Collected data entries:
__________________________________________________

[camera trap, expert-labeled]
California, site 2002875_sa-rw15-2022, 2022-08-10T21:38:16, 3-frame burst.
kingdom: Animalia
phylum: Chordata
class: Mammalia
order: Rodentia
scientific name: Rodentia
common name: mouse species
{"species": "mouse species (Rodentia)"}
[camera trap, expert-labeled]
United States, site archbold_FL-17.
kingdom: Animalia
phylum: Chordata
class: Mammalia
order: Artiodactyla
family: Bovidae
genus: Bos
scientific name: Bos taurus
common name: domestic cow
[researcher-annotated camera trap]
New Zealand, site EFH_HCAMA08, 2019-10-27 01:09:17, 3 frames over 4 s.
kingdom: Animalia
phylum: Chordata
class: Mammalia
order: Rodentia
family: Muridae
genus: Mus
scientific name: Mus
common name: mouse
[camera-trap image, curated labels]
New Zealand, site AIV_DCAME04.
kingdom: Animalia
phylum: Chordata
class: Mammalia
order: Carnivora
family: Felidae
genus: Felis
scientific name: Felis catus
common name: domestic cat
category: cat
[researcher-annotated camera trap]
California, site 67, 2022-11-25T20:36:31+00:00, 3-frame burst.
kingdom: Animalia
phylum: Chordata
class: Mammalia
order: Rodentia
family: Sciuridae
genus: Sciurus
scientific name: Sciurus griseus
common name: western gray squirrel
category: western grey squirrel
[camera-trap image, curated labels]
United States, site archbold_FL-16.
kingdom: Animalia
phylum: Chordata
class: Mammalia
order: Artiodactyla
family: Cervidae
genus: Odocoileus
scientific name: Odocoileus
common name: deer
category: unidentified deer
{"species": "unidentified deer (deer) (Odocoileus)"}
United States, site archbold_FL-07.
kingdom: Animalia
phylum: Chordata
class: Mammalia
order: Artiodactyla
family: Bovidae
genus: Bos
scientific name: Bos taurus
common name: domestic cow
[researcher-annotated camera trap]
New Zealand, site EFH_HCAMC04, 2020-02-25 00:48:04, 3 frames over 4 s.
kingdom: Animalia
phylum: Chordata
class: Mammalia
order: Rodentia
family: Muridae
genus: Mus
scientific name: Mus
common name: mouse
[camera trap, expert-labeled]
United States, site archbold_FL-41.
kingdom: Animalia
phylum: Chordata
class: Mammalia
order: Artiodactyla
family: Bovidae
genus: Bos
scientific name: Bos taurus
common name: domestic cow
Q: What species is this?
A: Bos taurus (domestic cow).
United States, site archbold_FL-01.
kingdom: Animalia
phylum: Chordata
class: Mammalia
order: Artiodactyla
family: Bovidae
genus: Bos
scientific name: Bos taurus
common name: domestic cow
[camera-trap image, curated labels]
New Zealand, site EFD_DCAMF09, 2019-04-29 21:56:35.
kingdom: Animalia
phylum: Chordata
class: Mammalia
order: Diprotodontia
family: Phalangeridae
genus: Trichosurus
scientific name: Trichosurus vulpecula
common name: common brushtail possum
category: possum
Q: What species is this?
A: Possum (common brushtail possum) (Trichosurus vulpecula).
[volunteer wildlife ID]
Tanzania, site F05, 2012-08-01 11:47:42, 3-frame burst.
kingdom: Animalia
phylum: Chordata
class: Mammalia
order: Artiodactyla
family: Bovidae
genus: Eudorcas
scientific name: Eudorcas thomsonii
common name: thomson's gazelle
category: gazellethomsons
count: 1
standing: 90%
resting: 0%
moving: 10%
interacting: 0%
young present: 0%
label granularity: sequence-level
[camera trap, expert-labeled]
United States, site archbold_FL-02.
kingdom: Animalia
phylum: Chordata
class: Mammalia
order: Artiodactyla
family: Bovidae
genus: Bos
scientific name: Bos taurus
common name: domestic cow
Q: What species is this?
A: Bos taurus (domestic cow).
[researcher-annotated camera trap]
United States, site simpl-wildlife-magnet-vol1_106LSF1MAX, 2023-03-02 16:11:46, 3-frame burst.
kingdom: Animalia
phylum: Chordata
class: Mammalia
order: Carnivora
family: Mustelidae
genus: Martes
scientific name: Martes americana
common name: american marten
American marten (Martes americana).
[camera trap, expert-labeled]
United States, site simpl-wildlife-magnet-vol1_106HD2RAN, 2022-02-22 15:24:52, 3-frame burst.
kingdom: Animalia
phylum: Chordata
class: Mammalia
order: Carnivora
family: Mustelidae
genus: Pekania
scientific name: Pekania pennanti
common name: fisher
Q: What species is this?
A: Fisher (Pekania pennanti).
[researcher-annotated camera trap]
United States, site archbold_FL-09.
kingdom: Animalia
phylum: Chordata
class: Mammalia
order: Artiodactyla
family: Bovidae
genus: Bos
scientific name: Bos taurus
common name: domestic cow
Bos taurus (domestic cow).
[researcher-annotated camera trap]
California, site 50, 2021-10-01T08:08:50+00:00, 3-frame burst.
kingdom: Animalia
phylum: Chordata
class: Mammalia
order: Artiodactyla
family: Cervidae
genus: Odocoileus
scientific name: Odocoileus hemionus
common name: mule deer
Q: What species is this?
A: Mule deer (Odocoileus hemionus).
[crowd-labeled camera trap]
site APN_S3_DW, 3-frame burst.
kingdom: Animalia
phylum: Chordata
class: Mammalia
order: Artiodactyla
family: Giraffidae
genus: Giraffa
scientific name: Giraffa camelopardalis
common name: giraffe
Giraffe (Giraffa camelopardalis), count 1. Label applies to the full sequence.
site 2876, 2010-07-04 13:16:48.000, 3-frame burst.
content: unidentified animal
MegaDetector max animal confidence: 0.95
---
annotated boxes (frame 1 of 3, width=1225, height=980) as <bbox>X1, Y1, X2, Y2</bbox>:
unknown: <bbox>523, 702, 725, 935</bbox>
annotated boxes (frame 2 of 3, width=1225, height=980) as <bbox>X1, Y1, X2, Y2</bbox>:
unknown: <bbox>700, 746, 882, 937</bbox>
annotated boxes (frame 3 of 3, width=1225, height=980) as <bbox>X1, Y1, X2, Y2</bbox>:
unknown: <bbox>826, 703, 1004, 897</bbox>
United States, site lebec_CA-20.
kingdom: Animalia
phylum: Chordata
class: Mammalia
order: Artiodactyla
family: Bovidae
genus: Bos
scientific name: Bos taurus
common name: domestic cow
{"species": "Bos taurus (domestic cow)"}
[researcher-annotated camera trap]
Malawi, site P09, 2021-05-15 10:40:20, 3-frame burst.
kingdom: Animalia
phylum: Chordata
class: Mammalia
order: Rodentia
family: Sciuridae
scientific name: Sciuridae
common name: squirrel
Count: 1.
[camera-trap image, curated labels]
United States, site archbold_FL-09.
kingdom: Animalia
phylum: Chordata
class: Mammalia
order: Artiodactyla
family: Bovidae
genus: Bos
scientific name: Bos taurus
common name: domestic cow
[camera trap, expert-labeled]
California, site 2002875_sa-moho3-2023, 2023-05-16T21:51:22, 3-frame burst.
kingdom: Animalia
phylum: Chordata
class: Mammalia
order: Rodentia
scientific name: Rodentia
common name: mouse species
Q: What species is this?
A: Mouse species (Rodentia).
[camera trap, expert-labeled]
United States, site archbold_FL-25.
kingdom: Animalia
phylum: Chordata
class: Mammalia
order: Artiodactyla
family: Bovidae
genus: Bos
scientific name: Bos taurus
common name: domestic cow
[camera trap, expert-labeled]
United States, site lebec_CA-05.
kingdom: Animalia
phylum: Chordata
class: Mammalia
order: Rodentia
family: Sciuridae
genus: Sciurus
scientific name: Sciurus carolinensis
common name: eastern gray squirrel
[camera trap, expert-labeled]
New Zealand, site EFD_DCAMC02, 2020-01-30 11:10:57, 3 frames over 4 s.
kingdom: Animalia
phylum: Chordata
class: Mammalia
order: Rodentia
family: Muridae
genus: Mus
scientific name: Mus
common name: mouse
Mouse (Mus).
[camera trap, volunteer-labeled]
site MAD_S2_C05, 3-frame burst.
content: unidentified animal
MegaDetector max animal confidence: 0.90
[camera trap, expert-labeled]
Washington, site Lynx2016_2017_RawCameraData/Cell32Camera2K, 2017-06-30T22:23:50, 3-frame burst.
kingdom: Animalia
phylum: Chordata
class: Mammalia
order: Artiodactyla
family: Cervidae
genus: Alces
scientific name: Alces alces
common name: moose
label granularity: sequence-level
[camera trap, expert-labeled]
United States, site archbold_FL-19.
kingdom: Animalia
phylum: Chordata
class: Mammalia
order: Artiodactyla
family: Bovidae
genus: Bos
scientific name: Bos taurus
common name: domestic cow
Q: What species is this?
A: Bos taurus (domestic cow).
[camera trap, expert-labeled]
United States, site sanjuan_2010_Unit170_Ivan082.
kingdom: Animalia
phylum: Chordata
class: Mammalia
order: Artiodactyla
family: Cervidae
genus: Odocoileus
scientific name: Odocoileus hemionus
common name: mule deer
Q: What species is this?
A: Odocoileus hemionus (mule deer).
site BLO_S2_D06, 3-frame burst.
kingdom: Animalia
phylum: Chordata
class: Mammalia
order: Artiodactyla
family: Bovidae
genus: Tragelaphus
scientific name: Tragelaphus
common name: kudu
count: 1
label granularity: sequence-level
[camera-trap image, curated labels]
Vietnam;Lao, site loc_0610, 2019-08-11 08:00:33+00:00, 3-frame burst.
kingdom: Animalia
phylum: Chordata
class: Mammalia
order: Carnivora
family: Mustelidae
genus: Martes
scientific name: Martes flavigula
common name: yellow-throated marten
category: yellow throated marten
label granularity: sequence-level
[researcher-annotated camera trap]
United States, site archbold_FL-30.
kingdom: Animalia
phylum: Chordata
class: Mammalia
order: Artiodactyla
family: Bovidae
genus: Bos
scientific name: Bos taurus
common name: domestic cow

__________________________________________________

__Exercise__:
Search the entries above for the string "simpl". Copy each line in which it appears.

__Reply to the task__:
United States, site simpl-wildlife-magnet-vol1_106LSF1MAX, 2023-03-02 16:11:46, 3-frame burst.
United States, site simpl-wildlife-magnet-vol1_106HD2RAN, 2022-02-22 15:24:52, 3-frame burst.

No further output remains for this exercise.